▶ _Selected extract_
......

# 2011 Cruze Auto Transmission Holding Gears



## jblackburn (Apr 14, 2012)

The two may be related. It more than likely needs a fluid change. While you're at that, disconnect the battery cable for a while so that the transmission will forget any "learned" behavior and reset to factory defaults where it can begin to "learn" the new driver.


----------



## Jim Frye (Mar 16, 2011)

OP didn't state the numbers on the clock, but I'll bet the ATF is no longer pink and smells like burnt coffee.


----------



## Talv (Mar 16, 2015)

yeah sorry i don't know the numbers off the top of my head as its not my own car but we'll check the ATF and try the computer reset and work from there 

EDIT: does the 2011 auto have a ATF dipstick?


----------



## spacedout (Dec 7, 2010)

Talv said:


> EDIT: does the 2011 auto have a ATF dipstick?


No it does not. There is a plastic fill cap located on top the transmission somewhat below where the 1.4T oil filter is located. There is also a drain plug on the pan and a fluid level plug on the side of the transmission. There are some helpful photos and posts on the link below: http://www.cruzetalk.com/forum/129-...ng-automatic-transmission-fluid-semi-how.html


----------

......

▶ _Recorded data_
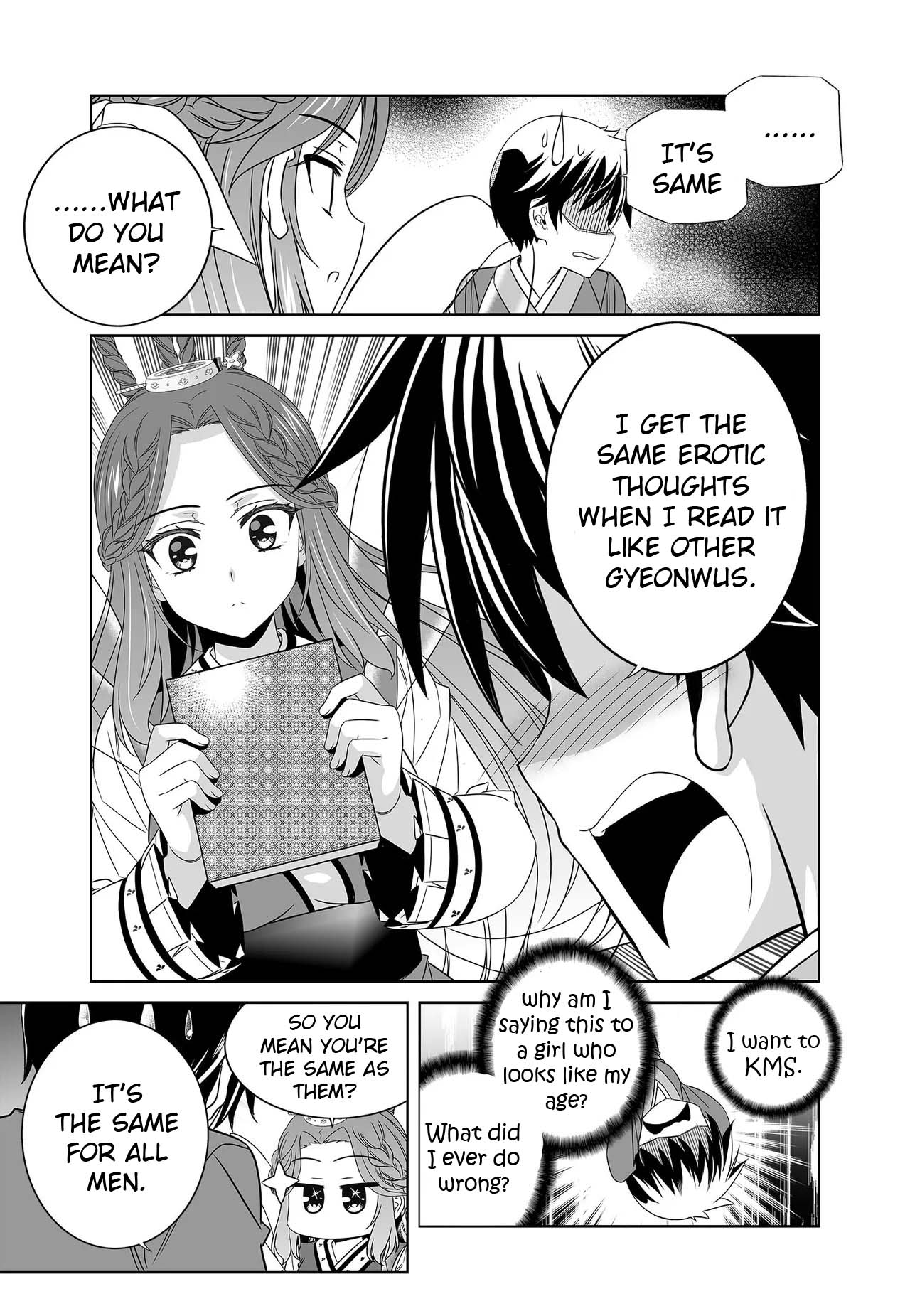 My Love Tiger Chapter 230 page 7 - Chapter 230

......

▶ _Things to do_
1) Answer these questions from the Cruze transmission thread:
(a) Besides a fluid change, what does jblackburn suggest disconnecting?
(b) According to Jim Frye, what will the ATF smell like?
(c) According to spacedout, where is the plastic fill cap located?
2) Quote from the Cruze transmission thread the part that opens with the words containing "## Talv (Mar" and closes with "(Dec 7, 2010)".

▶ _Solved tasks_
1)
(a) The battery cable.
(b) Burnt coffee.
(c) On top of the transmission, somewhat below where the 1.4T oil filter is located.

2)
## Talv (Mar 16, 2015)

yeah sorry i don't know the numbers off the top of my head as its not my own car but we'll check the ATF and try the computer reset and work from there 

EDIT: does the 2011 auto have a ATF dipstick?


----------



## spacedout (Dec 7, 2010)